Nei primi anni Settanta, periodo che definì “La primavera dell’ecologia”, «fui invitato da Civiltà Cattolica a partecipare alla preparazione dell’intervento della Santa Sede alla Conferenza delle Nazioni Unite sull’ambiente umano, che si tenne a Stoccolma nel giugno 1972. Partecipai all’assise internazionale in rappresentanza della Santa Sede come membro laico».
Le sue esperienze, le sue idee i suoi progetti li condivise sempre grazie alla sua attività di divulgatore, collaborando prima alla pagina “Scienza e tecnica” del quotidiano Il Giorno, poi sulla Gazzetta del Mezzogiorno oltre che su diverse altre testate periodiche.
L’impegno si manifestò altresì con la militanza nel WWF, in Italia Nostra e anche nel direttivo della Federazione nazionale Pro Natura (1991-1995) e nel suo Comitato scientifico, dopo aver scritto sulle pagine di questa testata a partire dal periodo della direzione Dario Paccino.

DOMANDE A CUI RISPONDERE -
A: Indica se ciascuna affermazione concorda con il brano sull'impegno ecologista: (i) la Conferenza delle Nazioni Unite sull'ambiente umano si tenne a Stoccolma nel giugno 1972; (ii) all'assise internazionale la Santa Sede fu rappresentata da un membro ecclesiastico; (iii) il direttivo della Federazione nazionale Pro Natura ebbe tra i suoi componenti la persona di cui si parla, dal 1991 al 1995. Per ogni risposta riporta tra virgolette le parole decisive del brano.
B: Secondo il brano sull'impegno ecologista, a quale pagina del quotidiano Il Giorno ci fu una collaborazione?
C: Continua il brano sull'impegno ecologista dopo la sua ultima frase.

DATI DI PARTENZA -
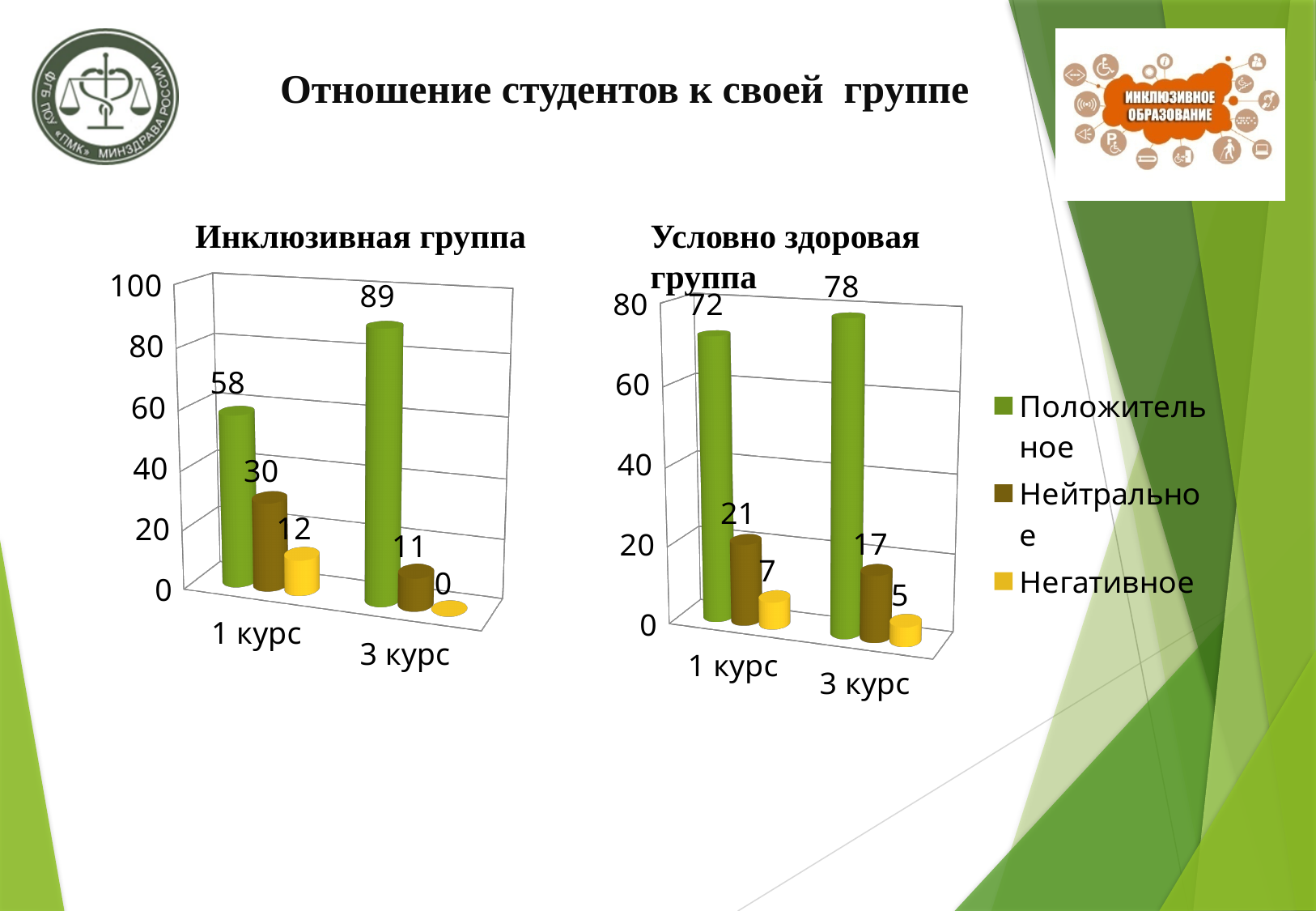
How many series does the legend list? 3 In the 'Инклюзивная группа' chart, what is the difference between the Положительное values for 3 курс and 1 курс? 31 In the 'Инклюзивная группа' chart, what is the value for Негативное for 3 курс? 0 In the 'Условно здоровая группа' chart, does the Положительное value rise or fall from 1 курс to 3 курс? Rise In the 'Условно здоровая группа' chart, what is the value for Нейтральное for 1 курс? 21 In the 'Инклюзивная группа' chart, what is the value for Положительное for 1 курс? 58 In the 'Условно здоровая группа' chart, what is the difference between the Нейтральное values for 1 курс and 3 курс? 4 In the 'Инклюзивная группа' chart, which category and series has the highest value? Положительное, 3 курс Which is larger: the Негативное value for 1 курс in the 'Инклюзивная группа' chart or in the 'Условно здоровая группа' chart? Инклюзивная группа What kind of chart is the 'Инклюзивная группа' chart? Bar chart In the 'Условно здоровая группа' chart, what is the value for Положительное for 3 курс? 78 In the 'Условно здоровая группа' chart, which series has the lowest value for 3 курс? Негативное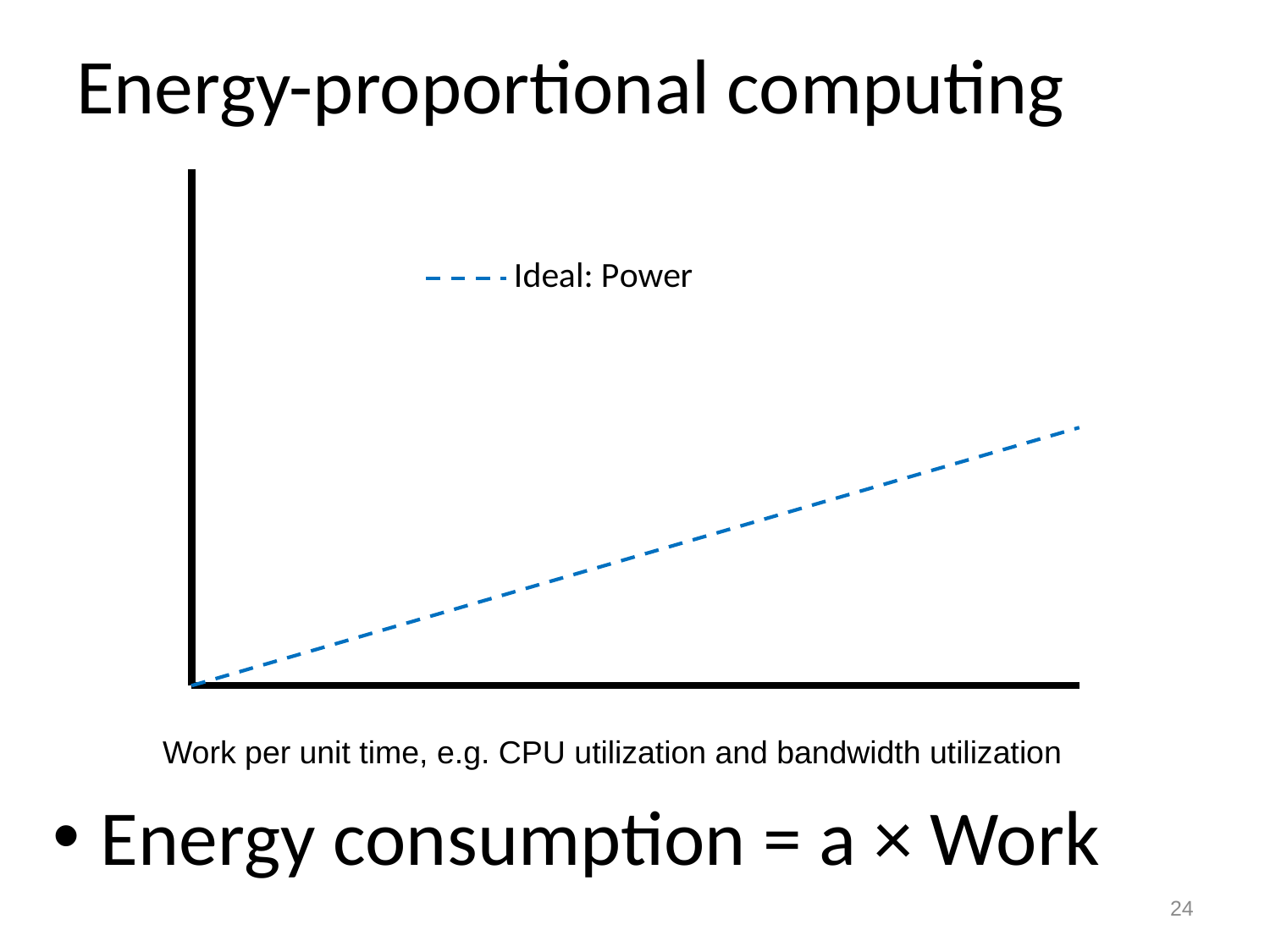
How many series does the chart's legend list? 1 Does the Ideal: Power line rise or fall as you move from left to right along the x axis? rise Is the Ideal: Power line drawn as a solid or a dashed line? dashed What kind of chart is shown on the slide? line chart What is the name of the series shown in the chart's legend? Ideal: Power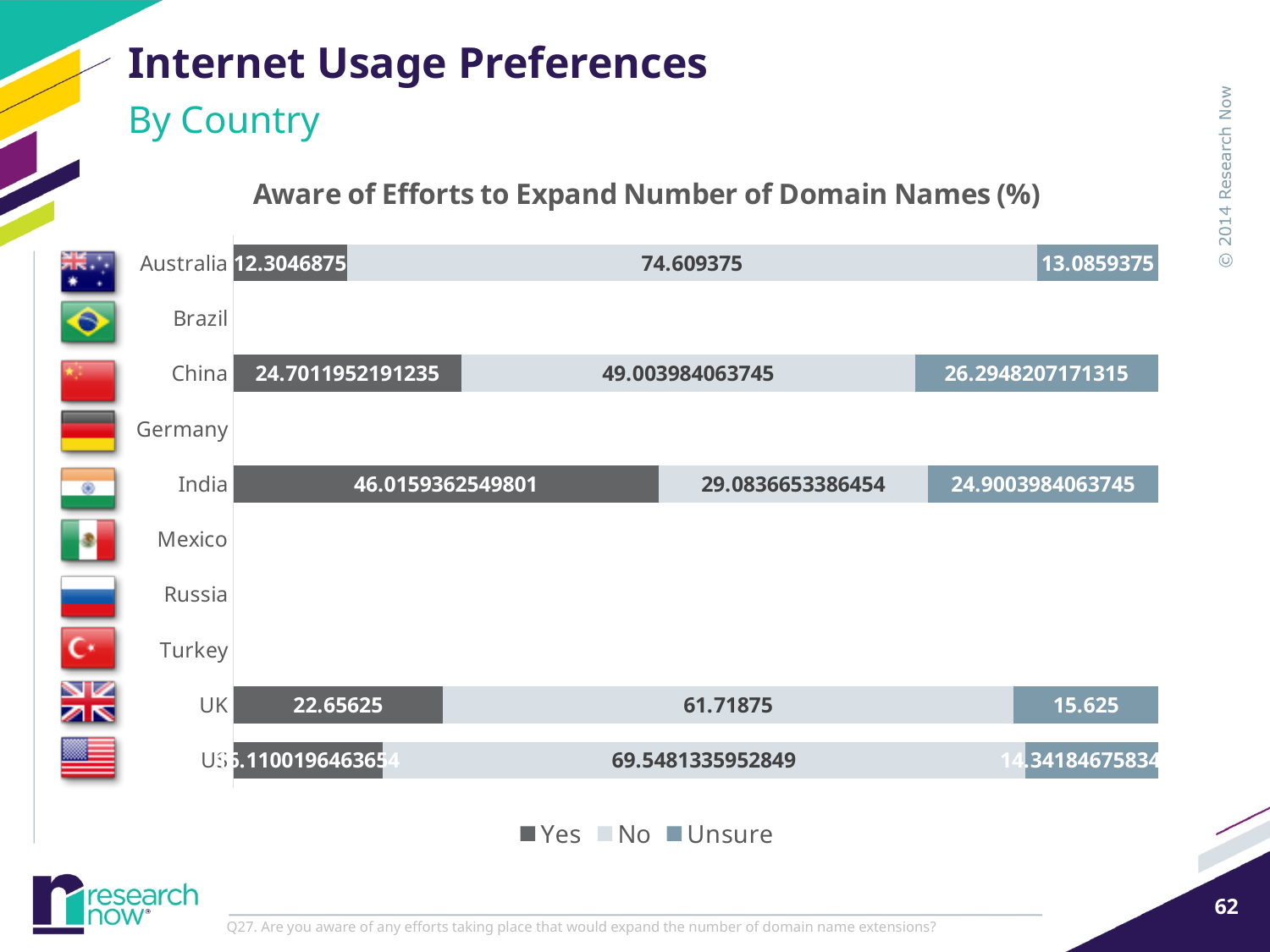
How many series does the legend list? 3 Which country has the highest 'Yes' value? India What is the 'No' value for Australia? 74.609375 Which has the larger 'No' value, the UK or China? UK What kind of chart is shown on the slide? Stacked bar chart What is the 'Yes' value for the UK? 22.65625 What is the 'Unsure' value for China? 26.2948207171315 What is the 'Yes' value for India? 46.0159362549801 What is the difference between the UK's 'No' value and its 'Yes' value? 39.0625 How many countries are listed on the chart's axis? 10 What are the legend entries of the chart? Yes, No, Unsure Which country has the highest 'No' value? Australia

SOLUZIONI DELL'ESERCIZIO -
A:
(i) Sì: «che si tenne a Stoccolma nel giugno 1972».
(ii) No: «come membro laico».
(iii) Sì: «nel direttivo della Federazione nazionale Pro Natura (1991-1995)».

B: Alla pagina “Scienza e tecnica”.

C:
Sul Bollettino di Italia Nostra (n.136/137) pubblicò, nel 1976, lo stimolante saggio Alla ricerca di una società neotecnica.
Il suo affetto verso il movimento ambientalista è ben testimoniato da un altro capitolo della sua ricerca, quello dedicato alla storia di tutti i soggetti nazionali, dalle grandi associazioni ai gruppi impegnati localmente su singole battaglie a difesa dell’ambiente, del paesaggio, dei centri storici, della salute. Ancora oggi gli debbo gratitudine per aver firmato la bella introduzione con la quale accolse con entusiasmo il volume La prima isola dell’arcipelago, in cui ricostruii la storia della Pro Natura.
La sua attenzione agli archivi ambientalisti, a cominciare da quello suo e della moglie Gabriella che lo ha sempre supportato nel lavoro (la ricordiamo traduttrice, nel 1972 del saggio La morte ecologica) ha trovato efficace risposta nella “Fondazione Luigi Micheletti. Centro di ricerca sull’età contenporanea”, di Brescia, che pubblica online l’interessante rivista Altronovecento: Ambiente Tecnica Società, nata proprio su impulso di Giorgio.
Questi, in sintesi, i tratti di una vita di grande impegno, di un amico che è stato un Maestro, una Guida, per tutti coloro che hanno creduto dovere morale spendersi per cercare di fermare la corsa suicida del genere umano verso la distruzione.
Comunanza di pensiero, condivisione di valori, obiettivi, interessi, hanno contrassegnato la nostra conoscenza. Cementata dalla passione politica.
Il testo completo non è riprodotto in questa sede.